Friday, November 22, 2013

Speaking of children speaking...

My boys. Even the power and beauty of the ocean cannot stop their talking.
I'm working on a theory derived via a major difference between my sons, one who is six years old and the other two.

Hey, if it was good enough for Piaget, it's good enough for me.

Here goes. Both of my boys are enamored with words...their own to be exact. From the time they wake up to the time they can no longer move their lips, this place is non-stop talking.

Non. Stop.

I am told (all the time) that this was how I was as a child. In fact, my siblings argue that I talked more than my boys combined. But they're older than me and prone to faulty memory, so I don't believe them.

Anyway, here's my theory: words are currency. More than money. More than precious metal. "More than even Legos!" as my older chatter box says.

### WHAT IS REQUIRED
Pick up the passage about the two talkative boys at its last sentence and keep writing it.

### EXTRACTED RECORDS
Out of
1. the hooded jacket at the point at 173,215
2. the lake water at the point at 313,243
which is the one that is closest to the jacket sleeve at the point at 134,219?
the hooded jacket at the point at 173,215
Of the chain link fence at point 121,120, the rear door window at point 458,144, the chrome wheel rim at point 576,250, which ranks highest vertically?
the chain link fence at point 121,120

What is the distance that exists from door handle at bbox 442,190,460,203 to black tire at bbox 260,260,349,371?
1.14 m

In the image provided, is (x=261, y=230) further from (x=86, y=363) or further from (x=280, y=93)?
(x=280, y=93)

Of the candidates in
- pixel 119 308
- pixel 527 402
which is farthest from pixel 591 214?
==
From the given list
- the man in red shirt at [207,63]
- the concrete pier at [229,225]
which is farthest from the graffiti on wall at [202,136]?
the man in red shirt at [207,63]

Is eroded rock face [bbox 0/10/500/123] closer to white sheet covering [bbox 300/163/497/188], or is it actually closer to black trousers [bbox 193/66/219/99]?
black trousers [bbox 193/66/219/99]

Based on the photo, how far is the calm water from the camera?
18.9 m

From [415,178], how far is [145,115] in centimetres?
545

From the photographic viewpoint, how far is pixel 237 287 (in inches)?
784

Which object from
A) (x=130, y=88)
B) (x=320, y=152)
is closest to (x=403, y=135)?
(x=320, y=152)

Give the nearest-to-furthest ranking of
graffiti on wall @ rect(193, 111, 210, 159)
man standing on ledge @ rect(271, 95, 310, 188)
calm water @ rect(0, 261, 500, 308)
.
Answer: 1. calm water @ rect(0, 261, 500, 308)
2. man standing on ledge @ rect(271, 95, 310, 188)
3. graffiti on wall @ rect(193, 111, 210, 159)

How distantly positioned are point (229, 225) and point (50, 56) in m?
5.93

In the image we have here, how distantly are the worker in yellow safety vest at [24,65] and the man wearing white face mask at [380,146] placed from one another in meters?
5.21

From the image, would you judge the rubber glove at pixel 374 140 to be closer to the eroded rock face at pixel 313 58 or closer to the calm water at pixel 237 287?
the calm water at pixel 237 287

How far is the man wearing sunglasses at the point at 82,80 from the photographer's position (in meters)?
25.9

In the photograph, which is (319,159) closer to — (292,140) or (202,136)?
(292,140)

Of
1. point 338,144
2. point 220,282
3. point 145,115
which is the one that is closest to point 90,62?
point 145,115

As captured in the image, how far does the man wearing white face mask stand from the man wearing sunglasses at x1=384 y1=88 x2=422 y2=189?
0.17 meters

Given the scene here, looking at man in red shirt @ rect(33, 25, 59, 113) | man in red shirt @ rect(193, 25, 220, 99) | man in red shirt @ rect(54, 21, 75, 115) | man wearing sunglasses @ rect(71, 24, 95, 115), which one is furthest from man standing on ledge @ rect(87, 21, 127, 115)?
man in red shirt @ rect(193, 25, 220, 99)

### EXERCISE ANSWER
What's interesting to me is how these two purveyors of mouth noise spend their words in completely opposite ways. (This way of looking at how one opens his or her word wallet has invaded my daily interactions. If you're talking to me, it's a safe bet I'm working like an accountant with your vocal ledger.)

Anyway, my older boy is an introvert with the sensitive clown gene. Precocious with his vocabulary, he likes to know and explain things to EVERYONE. This kid would give a go at explaining multiverse theory to Stephen Hawking, convinced the guy really just needs to see it from his perspective for it all to make sense.

But put him in the store and have the woman at the register ask him which superhero is on his shirt? Nothing.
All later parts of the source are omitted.